La Commission européenne est bien décidée à s’attaquer au problème des surcapacités d’une manière plus radicale : elle a présenté, mardi 7 octobre, une proposition de règlement imposant des contingents tarifaires pour les importations d’acier. Au-delà d’un certain volume, les exportateurs d’acier vers l’UE pourraient subir un tarif de 50% et non plus de 25% comme c'est le cas actuellement.
Les quotas d’importation autorisés sans droits de douane seront aussi réduits presque de moitié (18 millions de tonnes, contre 33 millions de tonnes actuellement), si la proposition est adoptée.
Si l’UE ne prenait pas de mesure au moment de l’expiration de la sauvegarde actuelle en juin 2026, les conséquences seraient fatales, a expliqué un fonctionnaire européen. « 18 000 emplois directs ont été supprimés dans la sidérurgie en 2024 dans l'UE », a souligné, quant à lui, le vice-président de la Commission européenne Stéphane Séjourné, le 7 octobre.
Tarif doublé. L’option retenue de doubler le tarif hors quota et de réduire les volumes en franchise de droits est la plus efficace pour protéger ce qu’il reste de l’industrie sidérurgique européenne, estime la Commission.
Le taux de 50% permet à l’UE de mettre un frein aux redirections de flux, alors que les États-Unis ont imposé un tarif unique de 50% sur l’acier et sur plusieurs centaines de produits dérivés.
En pratique, tous les pays tiers se verront allouer un certain volume d’exportation vers l’UE sans droit de douane. La Commission adoptera des actes délégués pour fixer ces quotas après adoption du règlement de base.

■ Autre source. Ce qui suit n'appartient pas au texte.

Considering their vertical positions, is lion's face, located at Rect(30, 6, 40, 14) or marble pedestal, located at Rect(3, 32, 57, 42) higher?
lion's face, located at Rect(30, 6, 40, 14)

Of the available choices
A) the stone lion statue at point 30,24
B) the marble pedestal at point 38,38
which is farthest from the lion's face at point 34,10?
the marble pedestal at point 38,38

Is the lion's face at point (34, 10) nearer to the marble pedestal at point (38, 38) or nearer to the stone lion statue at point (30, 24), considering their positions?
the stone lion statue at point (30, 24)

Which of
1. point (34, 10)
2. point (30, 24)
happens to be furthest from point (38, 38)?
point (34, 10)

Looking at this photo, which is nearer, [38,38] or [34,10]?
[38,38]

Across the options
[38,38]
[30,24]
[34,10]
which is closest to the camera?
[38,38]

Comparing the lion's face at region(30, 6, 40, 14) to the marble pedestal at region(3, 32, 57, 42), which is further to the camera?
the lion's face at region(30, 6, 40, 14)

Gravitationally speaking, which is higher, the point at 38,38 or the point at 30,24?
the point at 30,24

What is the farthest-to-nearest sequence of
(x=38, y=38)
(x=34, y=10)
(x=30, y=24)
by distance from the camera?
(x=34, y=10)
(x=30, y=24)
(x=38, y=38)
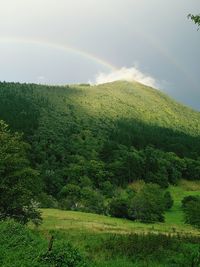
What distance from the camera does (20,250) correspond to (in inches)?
919

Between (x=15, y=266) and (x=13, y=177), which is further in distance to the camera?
(x=13, y=177)

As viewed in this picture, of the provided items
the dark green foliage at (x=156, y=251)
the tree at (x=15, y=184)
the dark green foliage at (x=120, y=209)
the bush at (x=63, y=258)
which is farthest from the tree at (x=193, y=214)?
the bush at (x=63, y=258)

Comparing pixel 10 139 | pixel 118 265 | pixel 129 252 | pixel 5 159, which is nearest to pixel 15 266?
pixel 118 265

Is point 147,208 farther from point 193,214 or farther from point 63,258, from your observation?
point 63,258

Les États qui ont des accords commerciaux avec l’UE ne seront pas exempts de cette mesure. Selon une source, il n’aurait pas été « raisonnable » pour l’UE d’exempter ces partenaires.
Seuls les pays de l’Espace économique européen sont exclus, et l’Ukraine pourra bénéficier d’un traitement de faveur en tant que pays candidat « qui fait face à un problème de sécurité immédiat et exceptionnel ».
En matière de champ d'application, la nouvelle proposition de règlement couvre exactement les mêmes produits que la sauvegarde actuellement en vigueur. Selon un fonctionnaire européen, l’UE ne dispose pas d’éléments de preuve que d’autres produits sont à risque. Toutefois, la Commission a inclus une clause de révision obligatoire tous les deux ans, afin d'ajuster éventuellement le champ des produits concernés.
L'UE ajoute une nouveauté au niveau des règles d'origine : le pays d'origine devra être celui où l'acier a été « fondu et coulé » ('melt and pour') afin d'éviter les contournements. De l'acier chinois ne doit, par exemple, pas pouvoir entrer dans l'UE via les quotas d'un pays tiers dans lequel il aurait subi de légères transformations.
Négociations avec les pays fournisseurs affectés. Les règles de l’Organisation mondiale du commerce (OMC) permettent à l’UE de prendre de telles mesures à condition que celle-ci s’engage à maintenir de manière générale « un niveau de concessions réciproques et mutuellement avantageuses, qui ne soit pas moins favorable au commerce qu'avant la modification ».
La Commission devra donc s’engager dans des discussions avec certains pays affectés pour négocier l’ampleur exacte de la mesure ou bien des compensations.
« Contrairement aux autres, l'UE continue d'être ouverte et va s'engager avec ses partenaires de manière transparente en offrant des compensations », a assuré le commissaire européen au Commerce, Maroš Šefčovič.
Si les pourparlers n'aboutissent pas à un résultat satisfaisant, l'UE pourra imposer ses contingents tarifaires tels que présentés et les pays affectés seront en droit de répliquer. Sur ce point, la Commission estime cependant que les pays qui contribuent aux surcapacités - la Chine en premier lieu - imposent déjà des mesures restrictives eux-mêmes.
Afin d'engager ces démarches à l'OMC, la Commission européenne a publié, le 7 octobre, une décision du Conseil pour ouvrir les négociations, qui devra être approuvée à la majorité qualifiée. « Nous espérons que le Conseil nous donnera le feu vert pour négocier très rapidement », a expliqué un fonctionnaire européen.
S'agissant du règlement proposé le même jour, la Commission espère, là aussi, que la décision des colégislateurs sera prise rapidement. Une date butoir est fixée à juin 2026, lorsqu'expirera la sauvegarde actuelle, mais une adoption avant cette échéance serait bienvenue.